«Но Зволянский…»
«Да ведь не смог бы Сергей Эрастович каждые четверть часа наблюдателей снимать!»
«М-да, — согласился я, — пожалуй!»
Мы замолчали и как-то разом поворотились к стеклу.
Зволянский по-прежнему сидел в кресле и пил, кажется, уже вторую или даже третью стопку. Молжанинов же вернулся к прерванной им было работе: он снова начал собирать со стола бумаги и относить их в камин.
Камин полыхал безумным пламенем. Если бы это видели вы, Митрофан Андреевич, вас — уж простите — хватил бы Кондратий!
— Так жарко было?
— Не то слово!
Митрофан Андреевич улыбнулся, хотя улыбка получилась грустной:
— Вот и говори после этого людям, что огонь — не игрушка! Четыреста семьдесят пожаров за минувший год — дело рук таких вот безумцев… Четыреста семьдесят, господа[48]!

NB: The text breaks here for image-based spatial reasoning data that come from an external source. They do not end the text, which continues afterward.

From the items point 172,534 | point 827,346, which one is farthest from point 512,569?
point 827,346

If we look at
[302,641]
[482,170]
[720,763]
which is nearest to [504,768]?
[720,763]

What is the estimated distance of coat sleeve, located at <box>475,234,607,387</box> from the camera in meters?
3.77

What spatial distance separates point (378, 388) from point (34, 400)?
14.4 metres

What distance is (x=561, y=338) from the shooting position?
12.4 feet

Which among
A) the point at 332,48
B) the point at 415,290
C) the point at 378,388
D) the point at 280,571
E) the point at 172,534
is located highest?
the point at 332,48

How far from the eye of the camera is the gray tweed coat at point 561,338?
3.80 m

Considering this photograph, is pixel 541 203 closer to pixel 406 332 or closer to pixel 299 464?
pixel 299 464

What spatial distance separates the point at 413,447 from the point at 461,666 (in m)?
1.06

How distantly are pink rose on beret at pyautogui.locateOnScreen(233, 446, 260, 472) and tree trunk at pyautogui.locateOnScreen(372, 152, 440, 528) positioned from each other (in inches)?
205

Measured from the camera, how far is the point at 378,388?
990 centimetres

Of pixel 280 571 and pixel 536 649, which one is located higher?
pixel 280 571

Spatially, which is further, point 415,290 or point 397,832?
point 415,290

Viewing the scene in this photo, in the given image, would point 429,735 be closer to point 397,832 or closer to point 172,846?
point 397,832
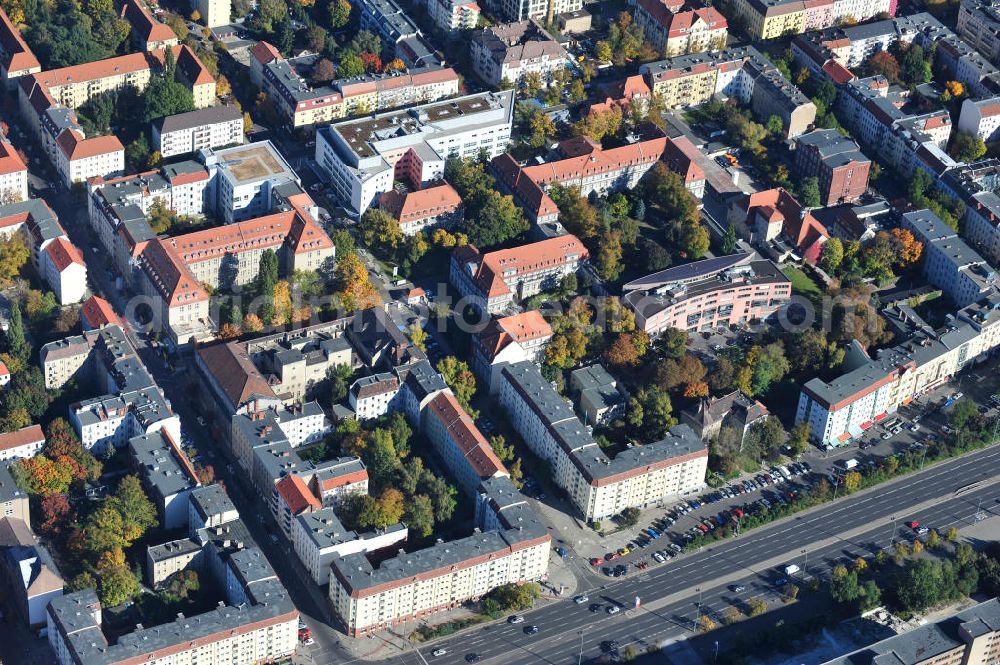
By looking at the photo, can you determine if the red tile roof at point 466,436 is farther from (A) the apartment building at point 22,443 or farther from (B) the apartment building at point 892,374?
(A) the apartment building at point 22,443

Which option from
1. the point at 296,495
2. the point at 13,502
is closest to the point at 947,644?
the point at 296,495

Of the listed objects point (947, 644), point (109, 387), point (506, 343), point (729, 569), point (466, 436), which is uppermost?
point (506, 343)

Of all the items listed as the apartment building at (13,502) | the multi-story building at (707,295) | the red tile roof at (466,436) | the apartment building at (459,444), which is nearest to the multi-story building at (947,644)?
the red tile roof at (466,436)

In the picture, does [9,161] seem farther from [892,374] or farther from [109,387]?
[892,374]

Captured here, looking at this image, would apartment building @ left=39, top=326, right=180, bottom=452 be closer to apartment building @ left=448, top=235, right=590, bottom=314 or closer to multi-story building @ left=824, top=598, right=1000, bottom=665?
apartment building @ left=448, top=235, right=590, bottom=314

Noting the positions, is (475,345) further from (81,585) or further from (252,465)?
(81,585)

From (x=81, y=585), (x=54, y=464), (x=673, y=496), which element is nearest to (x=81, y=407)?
(x=54, y=464)
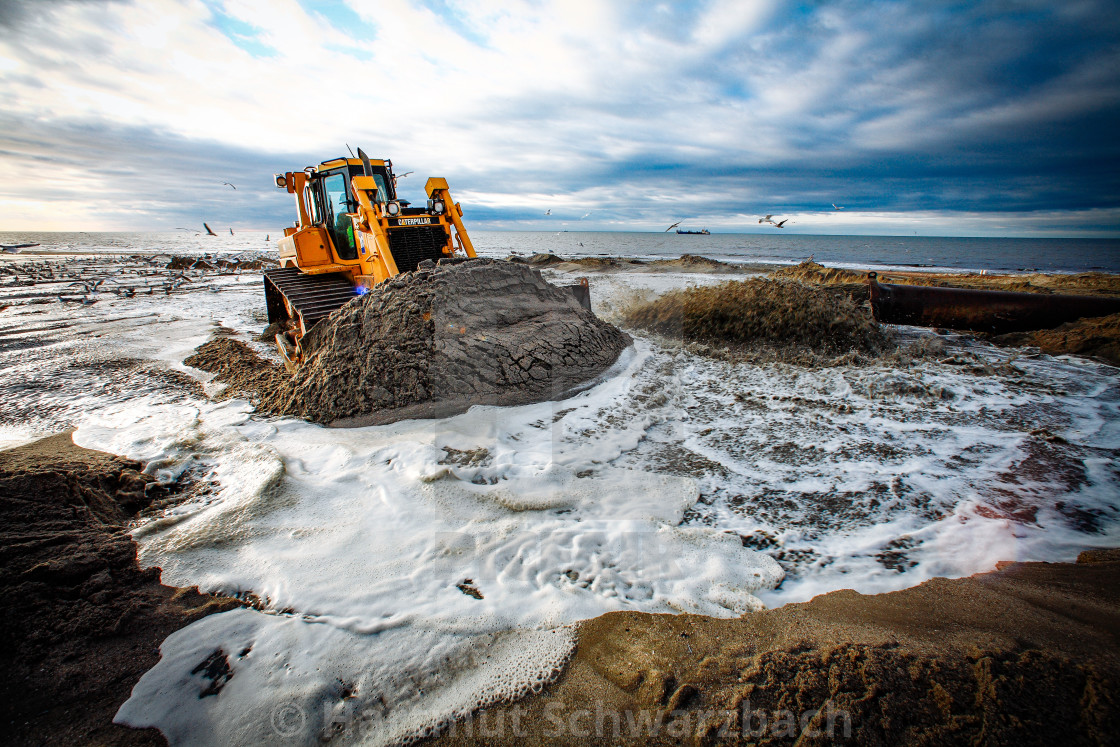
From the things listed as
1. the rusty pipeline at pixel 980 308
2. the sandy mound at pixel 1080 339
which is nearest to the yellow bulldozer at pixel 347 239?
the rusty pipeline at pixel 980 308

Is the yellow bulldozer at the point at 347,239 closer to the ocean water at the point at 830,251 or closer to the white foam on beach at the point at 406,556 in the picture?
the white foam on beach at the point at 406,556

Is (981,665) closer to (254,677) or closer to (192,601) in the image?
(254,677)

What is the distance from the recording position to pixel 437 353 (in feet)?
15.6

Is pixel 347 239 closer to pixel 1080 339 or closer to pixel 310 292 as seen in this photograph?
pixel 310 292

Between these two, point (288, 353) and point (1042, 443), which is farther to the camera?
point (288, 353)

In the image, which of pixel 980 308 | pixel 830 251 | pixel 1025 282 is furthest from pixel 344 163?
pixel 830 251

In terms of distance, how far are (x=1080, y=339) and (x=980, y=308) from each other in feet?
4.54

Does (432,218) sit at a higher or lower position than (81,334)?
higher

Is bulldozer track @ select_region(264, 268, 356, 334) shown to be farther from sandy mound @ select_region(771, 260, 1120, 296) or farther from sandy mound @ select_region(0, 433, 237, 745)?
sandy mound @ select_region(771, 260, 1120, 296)

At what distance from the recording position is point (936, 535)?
2.74 m

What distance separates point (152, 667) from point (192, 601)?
397 millimetres

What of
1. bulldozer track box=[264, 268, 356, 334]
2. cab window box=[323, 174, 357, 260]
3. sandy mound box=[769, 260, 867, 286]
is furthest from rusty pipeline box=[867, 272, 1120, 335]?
cab window box=[323, 174, 357, 260]

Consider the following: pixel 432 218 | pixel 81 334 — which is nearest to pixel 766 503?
pixel 432 218

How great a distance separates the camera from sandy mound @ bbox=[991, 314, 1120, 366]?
6.38 metres
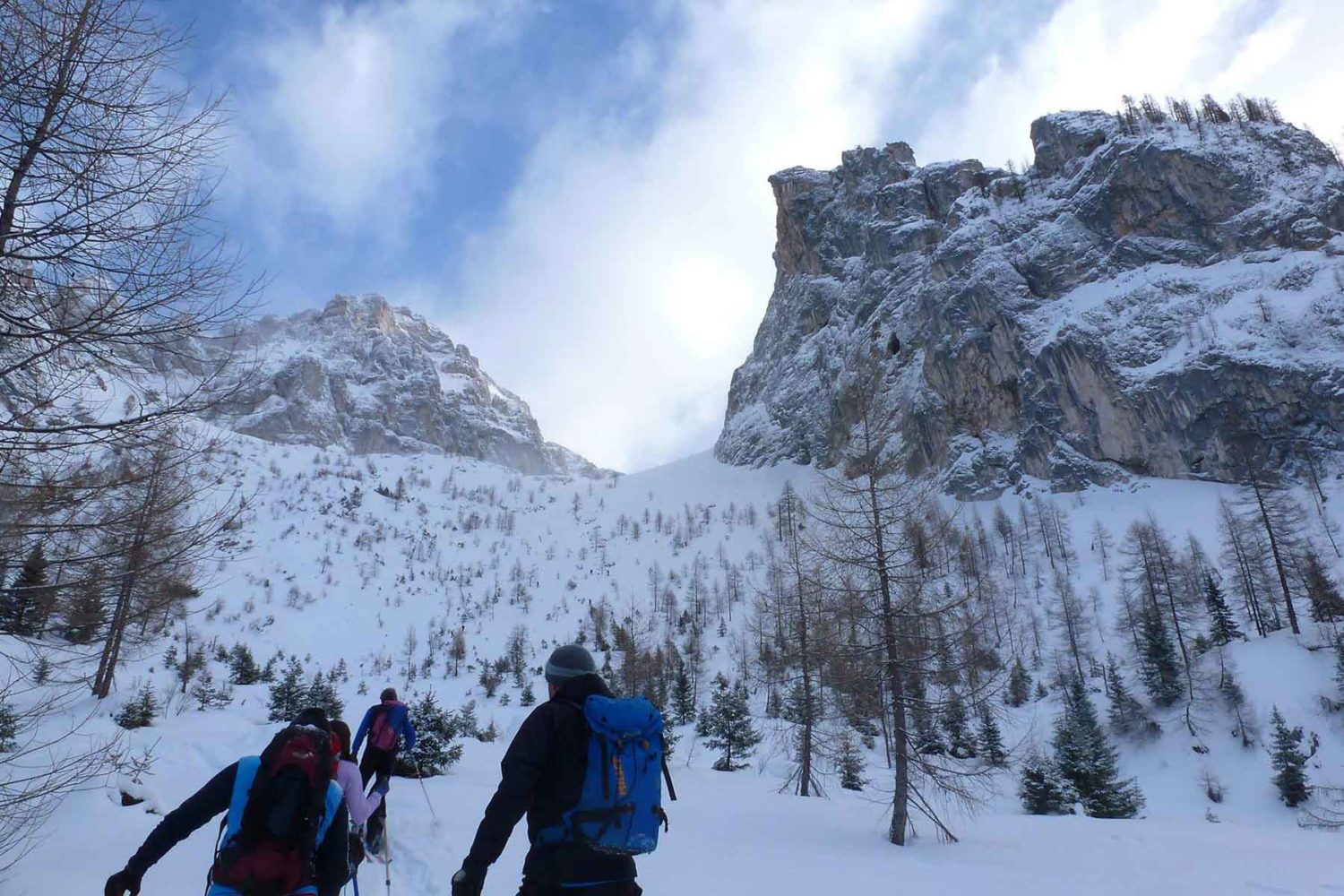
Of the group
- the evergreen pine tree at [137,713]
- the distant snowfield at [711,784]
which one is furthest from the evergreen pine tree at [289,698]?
the evergreen pine tree at [137,713]

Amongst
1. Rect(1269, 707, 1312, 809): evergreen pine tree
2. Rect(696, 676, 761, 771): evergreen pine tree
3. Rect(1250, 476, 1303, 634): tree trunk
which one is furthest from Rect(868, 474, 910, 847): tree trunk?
Rect(1250, 476, 1303, 634): tree trunk

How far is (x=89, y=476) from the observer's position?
357 centimetres

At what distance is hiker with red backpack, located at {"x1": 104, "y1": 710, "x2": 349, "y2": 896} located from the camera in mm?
2602

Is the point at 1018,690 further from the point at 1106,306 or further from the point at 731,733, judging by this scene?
the point at 1106,306

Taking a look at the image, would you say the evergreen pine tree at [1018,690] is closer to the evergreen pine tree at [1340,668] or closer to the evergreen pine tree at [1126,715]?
the evergreen pine tree at [1126,715]

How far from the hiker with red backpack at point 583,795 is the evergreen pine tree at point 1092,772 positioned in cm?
2457

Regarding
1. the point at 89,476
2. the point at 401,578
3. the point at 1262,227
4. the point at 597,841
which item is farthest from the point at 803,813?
the point at 1262,227

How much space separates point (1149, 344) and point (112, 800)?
303 ft

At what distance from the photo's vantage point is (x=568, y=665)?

Мы — все — покачали головами: мол, и не говорите, Митрофан Андреевич, — жуть-то какая! Но — за всех, разумеется, не скажу, но за себя ручаюсь — приведенная полковником статистика интересовала нас куда меньше, нежели рассказ Вадима Арнольдовича, явно подходивший к концу. Во всяком случае, не успел я и рот открыть, чтобы попросить Вадима Арнольдовича продолжить, как меня опередил Чулицкий:
— Неужто всё вот так и спалили? — спросил он, имея в виду картотеку Молжанинова.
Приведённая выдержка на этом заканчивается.